(Listing of labeled boxes)
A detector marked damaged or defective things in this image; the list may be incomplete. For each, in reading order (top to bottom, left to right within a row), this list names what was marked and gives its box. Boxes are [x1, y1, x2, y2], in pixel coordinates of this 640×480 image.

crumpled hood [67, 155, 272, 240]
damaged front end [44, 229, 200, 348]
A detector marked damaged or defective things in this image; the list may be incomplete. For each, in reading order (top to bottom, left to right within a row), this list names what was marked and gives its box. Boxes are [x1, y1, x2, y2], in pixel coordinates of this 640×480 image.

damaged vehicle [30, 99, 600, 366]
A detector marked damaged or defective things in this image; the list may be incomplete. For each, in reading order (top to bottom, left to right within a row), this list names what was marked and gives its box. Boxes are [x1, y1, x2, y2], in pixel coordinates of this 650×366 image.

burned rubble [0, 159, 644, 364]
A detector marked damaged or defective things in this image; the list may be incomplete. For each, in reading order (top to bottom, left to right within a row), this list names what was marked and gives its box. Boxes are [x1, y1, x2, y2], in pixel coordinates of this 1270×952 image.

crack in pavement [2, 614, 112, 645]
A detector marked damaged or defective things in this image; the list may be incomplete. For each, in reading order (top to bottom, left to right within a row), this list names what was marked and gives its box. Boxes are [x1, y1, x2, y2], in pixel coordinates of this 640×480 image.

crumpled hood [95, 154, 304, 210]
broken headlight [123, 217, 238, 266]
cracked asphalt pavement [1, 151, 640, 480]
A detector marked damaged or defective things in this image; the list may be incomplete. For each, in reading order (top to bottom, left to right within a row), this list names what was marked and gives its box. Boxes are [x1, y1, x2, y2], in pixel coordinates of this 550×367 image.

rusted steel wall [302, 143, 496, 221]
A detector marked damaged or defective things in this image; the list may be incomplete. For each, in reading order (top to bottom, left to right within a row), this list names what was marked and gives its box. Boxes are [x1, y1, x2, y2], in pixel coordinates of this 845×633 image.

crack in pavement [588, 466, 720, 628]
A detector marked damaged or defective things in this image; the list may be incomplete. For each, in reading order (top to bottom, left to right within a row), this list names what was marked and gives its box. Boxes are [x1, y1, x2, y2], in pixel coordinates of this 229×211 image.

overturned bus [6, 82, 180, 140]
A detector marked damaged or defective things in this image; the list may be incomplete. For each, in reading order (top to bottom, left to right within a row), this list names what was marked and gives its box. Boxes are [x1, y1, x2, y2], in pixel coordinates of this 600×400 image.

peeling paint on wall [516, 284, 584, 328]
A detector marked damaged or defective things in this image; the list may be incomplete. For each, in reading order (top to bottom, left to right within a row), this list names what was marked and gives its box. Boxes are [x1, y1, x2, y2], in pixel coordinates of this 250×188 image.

> [Given exercise]: Write out the whole listing again, swapping each "damaged or defective" for "broken or faulty" and keeping everything else the same.

> [Written answer]:
A detector marked broken or faulty things in this image; the list may be incomplete. For each, in reading order (top to bottom, left to right within a row), this list names what was marked and gives its box. Boxes are [x1, y1, x2, y2], in pixel coordinates of this 640×480 image.

crumpled hood [67, 155, 272, 240]
damaged front end [44, 229, 200, 348]
A detector marked broken or faulty things in this image; the list may be incomplete. For each, in reading order (top to bottom, left to right within a row), this list names what was marked and gives its box. Boxes are [x1, y1, x2, y2], in pixel coordinates of this 640×480 image.

damaged vehicle [30, 99, 600, 366]
A detector marked broken or faulty things in this image; the list may be incomplete. For each, in reading order (top to bottom, left to right within a row), this list names what was marked and gives its box. Boxes are [x1, y1, x2, y2], in pixel coordinates of this 650×366 image.

burned rubble [0, 159, 644, 364]
A detector marked broken or faulty things in this image; the list may be incomplete. For each, in reading order (top to bottom, left to right within a row), this list names what was marked and gives its box. Boxes are [x1, y1, x2, y2], in pixel coordinates of this 1270×952 image.

crack in pavement [2, 614, 112, 645]
A detector marked broken or faulty things in this image; the list may be incomplete. For each, in reading order (top to bottom, left to right within a row), this list names what was marked and gives its box. Boxes are [x1, y1, x2, y2], in pixel coordinates of this 640×480 image.

crumpled hood [95, 154, 304, 210]
broken headlight [123, 217, 238, 266]
cracked asphalt pavement [1, 151, 640, 480]
A detector marked broken or faulty things in this image; the list may be incomplete. For each, in reading order (top to bottom, left to right within a row), this list names what was marked and gives its box. Boxes are [x1, y1, x2, y2], in pixel coordinates of this 550×367 image.

rusted steel wall [302, 143, 496, 221]
A detector marked broken or faulty things in this image; the list may be incomplete. For each, in reading order (top to bottom, left to right within a row), this list names what was marked and gives its box. Boxes are [x1, y1, x2, y2], in pixel coordinates of this 845×633 image.

crack in pavement [588, 466, 720, 628]
A detector marked broken or faulty things in this image; the list may be incomplete. For each, in reading order (top to bottom, left to right within a row), this list names what was marked and gives its box. Boxes are [x1, y1, x2, y2], in pixel coordinates of this 229×211 image.

overturned bus [6, 82, 180, 140]
A detector marked broken or faulty things in this image; the list may be incomplete. For each, in reading order (top to bottom, left to right within a row), this list names what was marked and gives its box. Boxes are [x1, y1, x2, y2], in pixel coordinates of this 600×400 image.

peeling paint on wall [516, 284, 584, 328]
A detector marked broken or faulty things in this image; the list may be incomplete. For each, in reading order (top to bottom, left to right within a row), this list names what was marked and gives its box. Boxes are [x1, y1, x2, y2], in pixel coordinates of this 250×188 image.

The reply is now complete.